## **Core Concept**
The management of hypertension in pregnancy requires careful consideration of both the mother's and the fetus's health. Antihypertensive drugs used in pregnancy must be safe for both. Commonly used antihypertensives include methyldopa, labetalol, and nifedipine.
## **Why the Correct Answer is Right**
ACE inhibitors (Angiotensin-Converting Enzyme inhibitors) are contraindicated in pregnancy, particularly in the second and third trimesters, due to the risk of fetal harm, including renal damage and oligohydramnios. They interfere with the renin-angiotensin-aldosterone system, which plays a critical role in fetal kidney development.
## **Why Each Wrong Option is Incorrect**
* **Option A:** Methyldopa is often considered a first-line treatment for hypertension in pregnancy due to its long history of safe use.

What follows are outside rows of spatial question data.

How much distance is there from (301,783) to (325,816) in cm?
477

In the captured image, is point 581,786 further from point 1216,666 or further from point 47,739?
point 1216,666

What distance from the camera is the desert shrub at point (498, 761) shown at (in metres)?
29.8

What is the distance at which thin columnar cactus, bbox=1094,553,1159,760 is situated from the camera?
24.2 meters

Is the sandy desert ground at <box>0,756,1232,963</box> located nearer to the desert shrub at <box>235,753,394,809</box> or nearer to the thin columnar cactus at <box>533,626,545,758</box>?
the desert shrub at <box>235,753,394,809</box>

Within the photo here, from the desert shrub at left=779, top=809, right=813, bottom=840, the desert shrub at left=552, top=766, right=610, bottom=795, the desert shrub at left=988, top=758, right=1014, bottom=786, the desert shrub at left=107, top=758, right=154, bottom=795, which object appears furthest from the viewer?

* **Option B:** Labetalol is also commonly used and has a good safety profile for both mother and fetus.
* **Option C:** Nifedipine, a calcium channel blocker, can be used in pregnancy when benefits outweigh risks, though its use might be more cautious compared to methyldopa and labetalol.
## **Clinical Pearl / High-Yield Fact**
A key point to remember is that ACE inhibitors and ARBs (Angiotensin Receptor Blockers) are contraindicated in pregnancy due to their association with fetal renal damage and other complications. Always consider the safety profile of antihypertensive drugs in pregnant women.